Chapter 4 analyzes panoramic maps printed by the Mongolian lama Lhundrub at the Cifu Temple in Mount Wutai and painted in a mural at Badgar Choiling Süme in Lhasa. Through a close reading of their cartographical details, iconographical variations, and material efficacies, Chou argues that maps, as visual and material receptacles, actively mediate pilgrims’ experience of Mount Wutai and continually instantiate the sacred site in different ways as they are produced, colored, disseminated, and used. In particular, Chou emphasizes that the printing medium’s mobility and reproducibility reinforce the fluidity and efficacy of revelatory emanations of Mount Wutai. At the same time, Chou suggests that maps can help to retain the specificities of indigenous chorography in the formation of geopolitical worldviews. Map images thus stand for the authenticity of Mount Wutai and perpetuate its sanctity precisely because they mirror and materialize the changing folkloric tales, religious tenets, and lived traditions of the mountain.

In several respects, Chou’s book builds on foundations laid in Patricia Ann Berger’s Empire of Emptiness: Buddhist Art and Political Authority in Qing China (University of Hawai‘i Press, 2003)—questioning the political instrumentality of the Qing court’s engagements with Gelukpa Buddhism, highlighting the efficacy of images and the agency of multilingual texts in connecting Qing rulers and their Inner Asian constituents, and insisting on the Buddhist visuality of Qing rulership. The book also draws from the field of “New Qing History,” which acknowledges the prominence and agency of non-Han groups in the multiethnic, polyreligious Manchu-Qing empire. However, by focusing on sacred geography and by adopting the theoretical framework of translation—and seeing translation as an agentive process of transformation—Chou’s book reveals Qing imperial self-fashioning as an open horizon of identity making (for both place and people). Openness is essential to Chou’s examination of spatiality and temporality, of community and lineage. This further allows Chou to emphasize the fluidity of identity, which she thoroughly demonstrates by utilizing multilingual texts and multimedia objects. Indeed, the ways in which Chou uses sacred geography as a means of deemphasizing the authenticity of origins and practices represent a major breakthrough. Chou shows that capturing the sacred site’s transforming ontologies, epistemologies, and historiographies reveals the very religious tenets of Gelukpa Buddhism that reshaped Mount Wutai.

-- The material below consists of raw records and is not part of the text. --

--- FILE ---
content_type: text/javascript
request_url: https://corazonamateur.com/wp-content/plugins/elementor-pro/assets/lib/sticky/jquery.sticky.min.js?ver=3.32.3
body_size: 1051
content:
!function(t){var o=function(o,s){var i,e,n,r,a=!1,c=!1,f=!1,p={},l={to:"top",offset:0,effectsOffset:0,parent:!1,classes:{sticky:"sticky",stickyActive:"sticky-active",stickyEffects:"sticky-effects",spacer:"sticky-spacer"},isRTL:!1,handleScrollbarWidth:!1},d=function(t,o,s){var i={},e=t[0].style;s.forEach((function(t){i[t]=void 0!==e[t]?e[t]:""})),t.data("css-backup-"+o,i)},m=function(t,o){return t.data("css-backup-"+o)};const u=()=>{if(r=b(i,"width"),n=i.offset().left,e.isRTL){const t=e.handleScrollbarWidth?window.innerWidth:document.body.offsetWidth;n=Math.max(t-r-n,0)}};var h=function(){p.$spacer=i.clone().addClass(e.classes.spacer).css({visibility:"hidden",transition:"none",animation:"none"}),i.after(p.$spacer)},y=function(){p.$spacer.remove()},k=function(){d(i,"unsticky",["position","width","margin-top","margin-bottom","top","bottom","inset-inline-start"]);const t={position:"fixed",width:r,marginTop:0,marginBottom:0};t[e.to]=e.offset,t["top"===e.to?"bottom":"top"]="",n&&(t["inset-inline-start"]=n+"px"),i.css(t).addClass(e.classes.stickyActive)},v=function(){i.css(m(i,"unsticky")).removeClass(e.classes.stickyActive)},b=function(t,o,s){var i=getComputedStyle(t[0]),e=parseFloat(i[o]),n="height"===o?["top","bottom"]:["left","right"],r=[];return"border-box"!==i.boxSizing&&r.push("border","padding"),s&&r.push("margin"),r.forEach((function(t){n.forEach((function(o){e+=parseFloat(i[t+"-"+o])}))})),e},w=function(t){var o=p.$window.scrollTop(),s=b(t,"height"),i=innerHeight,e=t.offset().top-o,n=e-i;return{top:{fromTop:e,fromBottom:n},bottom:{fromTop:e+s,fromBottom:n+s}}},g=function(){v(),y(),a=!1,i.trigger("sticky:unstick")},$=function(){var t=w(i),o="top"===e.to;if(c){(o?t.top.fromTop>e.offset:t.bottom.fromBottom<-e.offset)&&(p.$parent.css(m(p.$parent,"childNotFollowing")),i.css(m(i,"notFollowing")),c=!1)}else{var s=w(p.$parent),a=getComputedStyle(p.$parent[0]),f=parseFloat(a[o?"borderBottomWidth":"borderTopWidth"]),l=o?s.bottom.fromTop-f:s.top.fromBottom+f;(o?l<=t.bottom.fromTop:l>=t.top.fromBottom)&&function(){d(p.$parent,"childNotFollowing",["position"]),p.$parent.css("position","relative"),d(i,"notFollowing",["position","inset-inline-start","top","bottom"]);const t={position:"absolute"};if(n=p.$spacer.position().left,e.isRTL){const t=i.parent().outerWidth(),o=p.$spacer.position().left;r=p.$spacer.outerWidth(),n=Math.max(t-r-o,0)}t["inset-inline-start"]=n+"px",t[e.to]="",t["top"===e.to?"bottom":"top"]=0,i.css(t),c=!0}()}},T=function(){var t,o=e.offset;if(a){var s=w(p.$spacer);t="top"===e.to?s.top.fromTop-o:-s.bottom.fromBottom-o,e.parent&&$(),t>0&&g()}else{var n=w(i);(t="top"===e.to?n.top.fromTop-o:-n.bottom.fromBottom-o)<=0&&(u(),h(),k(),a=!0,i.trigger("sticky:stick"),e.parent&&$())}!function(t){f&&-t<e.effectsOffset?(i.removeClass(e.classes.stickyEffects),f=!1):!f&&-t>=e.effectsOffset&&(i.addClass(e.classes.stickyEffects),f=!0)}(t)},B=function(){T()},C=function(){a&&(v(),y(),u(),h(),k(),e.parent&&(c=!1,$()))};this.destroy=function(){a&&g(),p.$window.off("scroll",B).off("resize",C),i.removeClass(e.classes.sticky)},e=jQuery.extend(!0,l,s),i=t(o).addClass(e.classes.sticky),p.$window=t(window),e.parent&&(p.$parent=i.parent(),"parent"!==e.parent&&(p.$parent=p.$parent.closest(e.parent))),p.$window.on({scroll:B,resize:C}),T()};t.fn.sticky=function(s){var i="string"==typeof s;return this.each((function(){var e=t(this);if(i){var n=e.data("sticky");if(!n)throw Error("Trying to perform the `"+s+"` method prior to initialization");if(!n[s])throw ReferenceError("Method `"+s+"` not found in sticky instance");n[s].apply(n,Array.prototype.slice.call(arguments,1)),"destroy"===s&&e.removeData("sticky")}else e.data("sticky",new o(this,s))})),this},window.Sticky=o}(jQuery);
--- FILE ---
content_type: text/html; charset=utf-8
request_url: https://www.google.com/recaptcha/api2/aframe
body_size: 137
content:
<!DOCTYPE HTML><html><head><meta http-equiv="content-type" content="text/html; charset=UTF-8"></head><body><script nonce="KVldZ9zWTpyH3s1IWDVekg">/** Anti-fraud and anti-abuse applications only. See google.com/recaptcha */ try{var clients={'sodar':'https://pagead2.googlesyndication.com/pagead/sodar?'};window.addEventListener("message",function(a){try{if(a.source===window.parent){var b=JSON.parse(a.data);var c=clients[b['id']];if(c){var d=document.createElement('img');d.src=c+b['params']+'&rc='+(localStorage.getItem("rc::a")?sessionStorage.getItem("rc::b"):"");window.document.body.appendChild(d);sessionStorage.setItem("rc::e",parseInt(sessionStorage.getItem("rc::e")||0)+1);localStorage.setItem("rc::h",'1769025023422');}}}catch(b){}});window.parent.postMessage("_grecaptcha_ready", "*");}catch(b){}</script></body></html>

Nevertheless, Chou’s conspicuous effort to redress the cultural centrality of the Han population of the vast Qing empire tends, at times, to eclipse a total view of Qianlong’s practices of universal rule. For instance, Chou considers the use of Qianlong’s sketch from Mount Wutai in replicating Shuxiang Monastery in Beijing as a rare act unique to his investments in Mount Wutai and Gelukpa Buddhism. In fact, Qianlong did the same when he visited temples in southern China, where he sketched cliff carvings and ordered painters to document local sites so that they could be replicated in the capital. The years during which he copied Mount Wutai in Beijing and Chengde (1750–74) corresponded to his six Southern Tours (1751–84), which resulted in copies of sites such as the Lion Grove Garden, a Chan Buddhist establishment in Suzhou, in both Beijing and Chengde. While it is impossible to fully address Qianlong’s relentless involvement in fashioning an all-encompassing regime, a more “open” approach to his Mount Wutai project might also situate it within his totalizing but personal approach to collecting and replicating.

That said, by decentering the cult of Mount Wutai as a Chinese tradition, Chou’s study well highlights the institutionalization of Manchu Gelukpa Buddhism in the imperial court. The book deepens the study of Buddhist subjects in the art historical field in general, and in understandings of Qing Buddhist institutions in particular. Chou’s book also crosses boundaries to include scholarship on South and Southeast Asian Studies, marking it as a reliable reference for the study of transcultural Buddhism.